The first few precocious roadside poppies flowered in January this year; a good omen before a colorful spring. During February and March East-bound drivers with Apache Junction receding in the rearview mirror will find highway 60 bordered with purple, blue, orange, yellow and red from (respectively) phacelia and lupine, globemallow, brittlebush, poppies and penstemon.
Also known as ‘The Superstition Freeway,’ Highway 60 allows anyone to become familiar with common spring wildflowers on a scenic two-hour drive to Globe and Miami. You can learn to I.D. flowers on a walk at Boyce Thompson Arboretum State Park (45 minutes east of Mesa) where March and April weekends feature guided wildflower walks included with $12.50 admission.
Photographers know BTA as the place to find showy magenta blossoms on native hedgehog cacti that punctuate rocky cliffs with vivid color – check the park’s website for updated reports of whats-in-bloom, and times for wildflower walks and other weekend nature tours.
Highway 60 Wildflowers
Highway 60 through Gold Canyon has blue/violet stretches of lupine and phacelia mixed with orange, shrubby globemallow, vivid brittlebush and desert marigold. As you drive through Gonzales Pass look for feathery red fairy duster and stunning golden brittlebush from mile marker 209 for 219.
Boyce Thompson Arboretum is at Milepost 223 where you can join a guided One O’Clock wildflower walk any March weekend (10 a.m.during April), then continue east on highway 60 another six miles up and through Queen Creek Canyon.
The drive known as the ‘Gila-Pinal Scenic Road’ is among Arizona’s designated scenic byways which winds through the Tonto National Forest.
An array of wildflowers can be seen including; deer vetch (Lotus rigidus), firecracker penstemon (Penstemon eatonii); white trumpet-shaped blossoms on moonflower (datura) and seven-foot-tall tree tobacco near the Queen Creek Tunnel.

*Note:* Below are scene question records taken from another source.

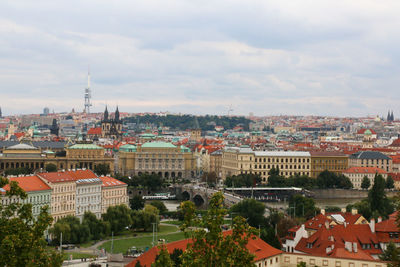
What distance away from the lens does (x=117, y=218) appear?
238ft

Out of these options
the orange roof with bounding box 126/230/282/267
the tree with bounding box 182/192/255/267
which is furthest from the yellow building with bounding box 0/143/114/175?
the tree with bounding box 182/192/255/267

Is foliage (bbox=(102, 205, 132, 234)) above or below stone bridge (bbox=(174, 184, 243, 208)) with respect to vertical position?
above

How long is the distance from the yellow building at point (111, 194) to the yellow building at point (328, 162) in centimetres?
5711

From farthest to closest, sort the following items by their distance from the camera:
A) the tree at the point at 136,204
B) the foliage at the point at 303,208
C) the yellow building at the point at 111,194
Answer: the tree at the point at 136,204 < the yellow building at the point at 111,194 < the foliage at the point at 303,208

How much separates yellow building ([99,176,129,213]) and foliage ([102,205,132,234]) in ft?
20.1

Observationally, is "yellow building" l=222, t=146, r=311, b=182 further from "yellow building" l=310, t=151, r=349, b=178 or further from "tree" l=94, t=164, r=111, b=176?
"tree" l=94, t=164, r=111, b=176

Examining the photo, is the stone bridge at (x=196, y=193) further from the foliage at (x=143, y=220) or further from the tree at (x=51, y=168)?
the foliage at (x=143, y=220)

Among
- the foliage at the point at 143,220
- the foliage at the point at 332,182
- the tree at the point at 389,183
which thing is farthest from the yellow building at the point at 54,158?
the foliage at the point at 143,220

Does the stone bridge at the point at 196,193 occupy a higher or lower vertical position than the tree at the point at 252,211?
lower

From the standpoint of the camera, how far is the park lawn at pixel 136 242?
61.6 m

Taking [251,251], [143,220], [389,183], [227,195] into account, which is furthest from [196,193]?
[251,251]

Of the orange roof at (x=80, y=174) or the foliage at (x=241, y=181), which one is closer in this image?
the orange roof at (x=80, y=174)

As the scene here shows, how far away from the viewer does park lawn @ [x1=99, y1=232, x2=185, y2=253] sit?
61.6 metres

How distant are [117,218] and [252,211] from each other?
1265 centimetres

Scan cliffs above the road to marvel at towering hoodoos and eroded rock formations in Queen Creek Canyon; look down for thick clumps of Tufted Evening Primrose (Oenothera caespitosa), and rare endemic rhyolite bush (Crossosoma bigelovii) that prefer slopes of decayed volcanic rock.
Hwy 60 emerges from Queen Creek Canyon near the entrance to Oak Flat campground. Earliest flowers you’ll find here are subtle pink-and-white native manzanita blossoms along both sides of the road during February, followed by thick patches of lavender Gooding’s Verbena and a fragrant wild lilac known as ceanothus during March on the north side of the highway.

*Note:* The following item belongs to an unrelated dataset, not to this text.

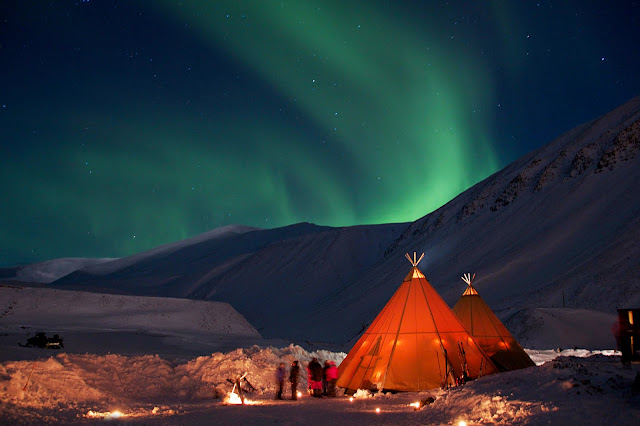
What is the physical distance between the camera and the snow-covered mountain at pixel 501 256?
41.5 meters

Continue highway 60 farther East through Devil’s Canyon and watch for vivid red claret cup cacti in the cliffs.
Robust patches of Mexican Gold poppies between Miami and Globe flourish along sidewalk pavement edges between mileposts 244-246 where you can ponder our local ‘Beauty and the Beast’ contrast along the industrial mile of highway past the copper Rod Plant east of Miami, driving through the small community of Claypool.
If you’re more adventuresome and care to hike, there are plenty of opportunities to explore on foot. Some of the most popular trails in the Pinals include Ice House, Six Shooter, Ferndell and Telephone Trails; or park and walk either of two graded dirt roads uphill towards Pioneer Pass or Signal Peak to see Astragalus (freckled milkvetch); Lupine, thistle and wallflower. In April watch for the unusual tennis-ball-shaped flower clusters on the ‘Antelope Horns’ milkweed growing roadside.

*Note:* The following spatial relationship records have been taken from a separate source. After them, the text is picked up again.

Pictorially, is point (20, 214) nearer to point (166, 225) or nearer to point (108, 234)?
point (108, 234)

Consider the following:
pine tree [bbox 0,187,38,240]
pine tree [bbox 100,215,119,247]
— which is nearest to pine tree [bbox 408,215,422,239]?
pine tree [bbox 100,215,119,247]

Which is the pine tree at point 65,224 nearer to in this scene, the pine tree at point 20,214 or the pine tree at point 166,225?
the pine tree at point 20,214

One of the most popular parks in the region is Round Mountain Park located in Globe just north of the Two Lanes Bar on highway 60. Here you’ll find well marked trails, good parking and several picnic areas along with colorful native flowers ranging from False Garlic to wallflower, delphinium, doubting mariposa lilies, fragrant barberry shrubs and vivid purple hedgehog cacti. Dogs are welcome as long as they are on a leash.
Perhaps the biggest draw to the region is the breathtaking blankets of golden poppies fount at Peridot Mesa on the San Carlos Apache Reservation. It is an annual magnet for professional and amateur photographers alike.
Peridot Mesa’s among the most accessible spots for flower photography, too; less than one mile north of highway 70. No 4-wheel drive or high clearance needed! The dirt road up-and-over the mesa is suitable for most vehicles driven slowly and carefully.